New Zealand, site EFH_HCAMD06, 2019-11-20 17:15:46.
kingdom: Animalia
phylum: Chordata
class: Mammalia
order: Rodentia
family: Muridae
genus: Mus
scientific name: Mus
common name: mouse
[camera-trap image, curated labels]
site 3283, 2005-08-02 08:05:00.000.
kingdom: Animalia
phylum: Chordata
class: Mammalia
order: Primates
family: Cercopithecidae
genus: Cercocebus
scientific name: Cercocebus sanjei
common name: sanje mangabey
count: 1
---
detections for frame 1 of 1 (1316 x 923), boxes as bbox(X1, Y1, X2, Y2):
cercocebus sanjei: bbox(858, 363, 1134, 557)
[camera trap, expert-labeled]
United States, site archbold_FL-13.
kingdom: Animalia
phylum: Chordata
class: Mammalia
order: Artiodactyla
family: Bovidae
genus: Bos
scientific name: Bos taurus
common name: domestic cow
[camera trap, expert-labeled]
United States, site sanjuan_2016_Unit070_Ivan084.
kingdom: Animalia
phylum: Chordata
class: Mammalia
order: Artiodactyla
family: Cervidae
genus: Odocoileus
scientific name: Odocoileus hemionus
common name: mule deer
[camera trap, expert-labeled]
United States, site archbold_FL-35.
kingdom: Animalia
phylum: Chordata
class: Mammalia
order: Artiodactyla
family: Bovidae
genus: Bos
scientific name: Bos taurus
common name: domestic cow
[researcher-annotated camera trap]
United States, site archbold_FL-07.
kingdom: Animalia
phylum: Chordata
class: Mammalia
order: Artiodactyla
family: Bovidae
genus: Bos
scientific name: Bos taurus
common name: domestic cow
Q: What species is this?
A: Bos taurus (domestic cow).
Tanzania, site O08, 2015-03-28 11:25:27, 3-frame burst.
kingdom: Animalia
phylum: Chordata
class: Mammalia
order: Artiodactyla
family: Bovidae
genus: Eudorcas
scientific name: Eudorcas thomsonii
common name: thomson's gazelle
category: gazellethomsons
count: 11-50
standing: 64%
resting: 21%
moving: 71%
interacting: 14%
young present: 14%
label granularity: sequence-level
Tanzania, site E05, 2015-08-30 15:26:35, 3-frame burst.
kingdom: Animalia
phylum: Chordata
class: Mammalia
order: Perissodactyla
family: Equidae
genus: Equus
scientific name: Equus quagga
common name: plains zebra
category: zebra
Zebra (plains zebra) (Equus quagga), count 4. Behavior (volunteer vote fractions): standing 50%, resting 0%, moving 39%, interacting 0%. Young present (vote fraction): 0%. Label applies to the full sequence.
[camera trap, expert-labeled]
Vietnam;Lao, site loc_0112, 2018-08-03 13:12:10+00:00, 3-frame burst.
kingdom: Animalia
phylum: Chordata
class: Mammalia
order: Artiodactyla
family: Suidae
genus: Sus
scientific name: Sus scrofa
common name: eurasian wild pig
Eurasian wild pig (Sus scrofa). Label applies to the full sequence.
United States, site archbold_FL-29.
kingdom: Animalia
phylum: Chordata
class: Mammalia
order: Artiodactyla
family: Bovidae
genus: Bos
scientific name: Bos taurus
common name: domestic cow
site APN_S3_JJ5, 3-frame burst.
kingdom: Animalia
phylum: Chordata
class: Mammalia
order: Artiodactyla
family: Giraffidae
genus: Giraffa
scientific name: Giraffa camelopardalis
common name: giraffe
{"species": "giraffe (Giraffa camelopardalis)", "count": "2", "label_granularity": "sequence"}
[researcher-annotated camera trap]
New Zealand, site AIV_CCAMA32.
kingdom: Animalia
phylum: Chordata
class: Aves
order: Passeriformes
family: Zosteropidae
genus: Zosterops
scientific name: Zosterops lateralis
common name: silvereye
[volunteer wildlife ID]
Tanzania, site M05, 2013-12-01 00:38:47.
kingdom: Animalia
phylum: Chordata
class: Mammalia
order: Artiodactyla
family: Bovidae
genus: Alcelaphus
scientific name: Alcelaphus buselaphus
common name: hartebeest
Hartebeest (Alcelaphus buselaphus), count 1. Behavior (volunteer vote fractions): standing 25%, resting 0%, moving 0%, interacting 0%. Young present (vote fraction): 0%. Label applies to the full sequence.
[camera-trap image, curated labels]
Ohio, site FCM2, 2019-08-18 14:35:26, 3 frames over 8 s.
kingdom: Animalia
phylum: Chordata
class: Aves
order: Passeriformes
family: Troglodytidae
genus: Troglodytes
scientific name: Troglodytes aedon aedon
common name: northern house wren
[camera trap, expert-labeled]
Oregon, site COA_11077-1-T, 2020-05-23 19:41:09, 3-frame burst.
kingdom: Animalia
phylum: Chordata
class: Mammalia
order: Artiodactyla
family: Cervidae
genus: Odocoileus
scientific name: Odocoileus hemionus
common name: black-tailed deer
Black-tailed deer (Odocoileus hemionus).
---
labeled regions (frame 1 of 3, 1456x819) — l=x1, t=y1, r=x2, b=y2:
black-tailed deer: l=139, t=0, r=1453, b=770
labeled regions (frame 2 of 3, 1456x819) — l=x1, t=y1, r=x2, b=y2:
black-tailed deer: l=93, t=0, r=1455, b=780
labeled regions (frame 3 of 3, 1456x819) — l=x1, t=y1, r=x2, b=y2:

┄┄┄┄┄┄┄┄┄┄

[TASK INSTRUCTIONS]
Return only the part of the records above that opens with the line containing "Vietnam;Lao, site loc_0112, 2018-08-03" and closes with the line containing "scientific name: Sus scrofa", ends included.

[REPLY]
Vietnam;Lao, site loc_0112, 2018-08-03 13:12:10+00:00, 3-frame burst.
kingdom: Animalia
phylum: Chordata
class: Mammalia
order: Artiodactyla
family: Suidae
genus: Sus
scientific name: Sus scrofa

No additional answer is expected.